_Task_:
Copy the rows below, replacing each occurrence of "white bus" with "gray bus" and leaving everything else unchanged.
◇ ◇ ◇ ◇
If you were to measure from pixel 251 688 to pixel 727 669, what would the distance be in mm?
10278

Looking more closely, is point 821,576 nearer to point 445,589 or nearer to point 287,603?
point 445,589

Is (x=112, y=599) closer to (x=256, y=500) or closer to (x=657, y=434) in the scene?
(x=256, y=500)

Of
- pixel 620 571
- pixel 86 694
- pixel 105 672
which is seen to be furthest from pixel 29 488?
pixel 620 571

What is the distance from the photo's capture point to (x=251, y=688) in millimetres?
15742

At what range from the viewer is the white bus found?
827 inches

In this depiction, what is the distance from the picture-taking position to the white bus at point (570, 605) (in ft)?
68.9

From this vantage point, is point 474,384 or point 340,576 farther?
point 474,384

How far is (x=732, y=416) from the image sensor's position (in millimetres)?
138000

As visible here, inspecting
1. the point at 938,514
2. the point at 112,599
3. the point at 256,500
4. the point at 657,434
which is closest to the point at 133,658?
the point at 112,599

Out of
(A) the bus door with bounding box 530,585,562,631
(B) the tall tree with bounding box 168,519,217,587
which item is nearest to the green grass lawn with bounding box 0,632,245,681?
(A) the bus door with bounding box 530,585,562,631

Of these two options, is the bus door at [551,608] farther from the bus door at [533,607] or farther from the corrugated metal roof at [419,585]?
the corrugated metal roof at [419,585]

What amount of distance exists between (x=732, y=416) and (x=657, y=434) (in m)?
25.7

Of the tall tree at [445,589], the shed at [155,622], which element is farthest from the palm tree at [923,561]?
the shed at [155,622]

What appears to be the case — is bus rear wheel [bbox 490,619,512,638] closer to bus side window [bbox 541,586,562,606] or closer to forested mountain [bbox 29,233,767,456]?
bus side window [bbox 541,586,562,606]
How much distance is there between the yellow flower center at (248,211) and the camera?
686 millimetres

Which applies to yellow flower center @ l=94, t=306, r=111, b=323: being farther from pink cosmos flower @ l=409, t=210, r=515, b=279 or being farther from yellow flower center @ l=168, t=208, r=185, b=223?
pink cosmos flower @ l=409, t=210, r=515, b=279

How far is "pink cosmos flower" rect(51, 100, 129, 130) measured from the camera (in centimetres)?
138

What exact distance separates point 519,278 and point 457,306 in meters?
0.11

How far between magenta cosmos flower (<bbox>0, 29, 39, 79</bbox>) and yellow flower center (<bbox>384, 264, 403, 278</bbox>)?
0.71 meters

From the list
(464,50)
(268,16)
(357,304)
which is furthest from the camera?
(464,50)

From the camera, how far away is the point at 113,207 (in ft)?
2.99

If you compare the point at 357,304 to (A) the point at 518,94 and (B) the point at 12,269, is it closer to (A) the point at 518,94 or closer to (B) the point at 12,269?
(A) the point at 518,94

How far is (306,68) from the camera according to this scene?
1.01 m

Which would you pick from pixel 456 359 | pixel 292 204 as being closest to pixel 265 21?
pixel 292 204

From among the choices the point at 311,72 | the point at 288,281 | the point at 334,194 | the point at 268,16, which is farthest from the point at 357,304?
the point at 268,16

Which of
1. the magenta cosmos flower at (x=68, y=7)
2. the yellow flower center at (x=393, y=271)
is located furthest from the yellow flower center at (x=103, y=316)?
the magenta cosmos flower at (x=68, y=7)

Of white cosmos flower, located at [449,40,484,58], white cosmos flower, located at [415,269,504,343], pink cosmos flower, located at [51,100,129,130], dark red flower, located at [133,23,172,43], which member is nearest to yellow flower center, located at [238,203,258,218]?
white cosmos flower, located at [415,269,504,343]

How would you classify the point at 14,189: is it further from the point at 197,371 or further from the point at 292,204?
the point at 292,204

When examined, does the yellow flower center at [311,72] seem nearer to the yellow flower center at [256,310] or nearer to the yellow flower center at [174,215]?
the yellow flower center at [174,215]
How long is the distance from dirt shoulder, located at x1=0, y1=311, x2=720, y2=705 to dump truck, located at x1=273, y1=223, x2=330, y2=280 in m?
◇ ◇ ◇ ◇
_Exercise response_:
If you were to measure from pixel 251 688 to pixel 727 669, what would the distance be in mm?
10278

Looking more closely, is point 821,576 nearer to point 445,589 or nearer to point 287,603?
point 445,589

Is (x=112, y=599) closer to (x=256, y=500) or closer to (x=657, y=434) in the scene?
(x=256, y=500)

Of
- pixel 620 571
- pixel 86 694
- pixel 105 672
which is seen to be furthest from pixel 29 488?
pixel 620 571

What is the distance from the photo's capture point to (x=251, y=688) in millimetres?
15742

At what range from the viewer is the gray bus found?
827 inches

In this depiction, what is the distance from the picture-taking position to the gray bus at point (570, 605) (in ft)?
68.9

From this vantage point, is point 474,384 or point 340,576 farther?
point 474,384

How far is (x=732, y=416) from the image sensor's position (in millimetres)?
138000

As visible here, inspecting
1. the point at 938,514
2. the point at 112,599
3. the point at 256,500
4. the point at 657,434
which is closest to the point at 133,658?
the point at 112,599

Out of
(A) the bus door with bounding box 530,585,562,631
(B) the tall tree with bounding box 168,519,217,587
which item is nearest to the green grass lawn with bounding box 0,632,245,681?
(A) the bus door with bounding box 530,585,562,631

Of these two options, is the bus door at [551,608] farther from the bus door at [533,607] or farther from the corrugated metal roof at [419,585]?
the corrugated metal roof at [419,585]

What amount of distance exists between (x=732, y=416) and (x=657, y=434) (in m)?
25.7

Of the tall tree at [445,589], the shed at [155,622], which element is farthest from the palm tree at [923,561]?
the shed at [155,622]

What appears to be the case — is bus rear wheel [bbox 490,619,512,638] closer to bus side window [bbox 541,586,562,606] or closer to forested mountain [bbox 29,233,767,456]?
bus side window [bbox 541,586,562,606]
How much distance is there between the yellow flower center at (248,211) and the camera?
686 millimetres

Which applies to yellow flower center @ l=94, t=306, r=111, b=323: being farther from pink cosmos flower @ l=409, t=210, r=515, b=279 or being farther from yellow flower center @ l=168, t=208, r=185, b=223?
pink cosmos flower @ l=409, t=210, r=515, b=279

How far is "pink cosmos flower" rect(51, 100, 129, 130) measured from the camera (in centimetres)?
138

What exact distance separates point 519,278 and point 457,306 in meters?
0.11

How far between magenta cosmos flower (<bbox>0, 29, 39, 79</bbox>) and yellow flower center (<bbox>384, 264, 403, 278</bbox>)?
0.71 meters

From the list
(464,50)
(268,16)
(357,304)
which is furthest from the camera?
(464,50)

From the camera, how far away is the point at 113,207 (in ft)?
2.99

If you compare the point at 357,304 to (A) the point at 518,94 and (B) the point at 12,269, is it closer to (A) the point at 518,94 or closer to (B) the point at 12,269?
(A) the point at 518,94

How far is (306,68) from the camera according to this scene?
1.01 m

Which would you pick from pixel 456 359 | pixel 292 204 as being closest to pixel 265 21?
pixel 292 204

From among the choices the point at 311,72 | the point at 288,281 | the point at 334,194 | the point at 268,16, which is farthest from the point at 357,304?
the point at 268,16

Which of
1. the magenta cosmos flower at (x=68, y=7)
2. the yellow flower center at (x=393, y=271)
is located furthest from the yellow flower center at (x=103, y=316)?
the magenta cosmos flower at (x=68, y=7)

Of white cosmos flower, located at [449,40,484,58], white cosmos flower, located at [415,269,504,343], pink cosmos flower, located at [51,100,129,130], dark red flower, located at [133,23,172,43], which member is nearest to yellow flower center, located at [238,203,258,218]?
white cosmos flower, located at [415,269,504,343]

How would you classify the point at 14,189: is it further from the point at 197,371 or further from the point at 292,204?
the point at 292,204

When examined, does the yellow flower center at [311,72] seem nearer to the yellow flower center at [256,310] or nearer to the yellow flower center at [174,215]?
the yellow flower center at [174,215]
How long is the distance from dirt shoulder, located at x1=0, y1=311, x2=720, y2=705 to dump truck, located at x1=273, y1=223, x2=330, y2=280 in m?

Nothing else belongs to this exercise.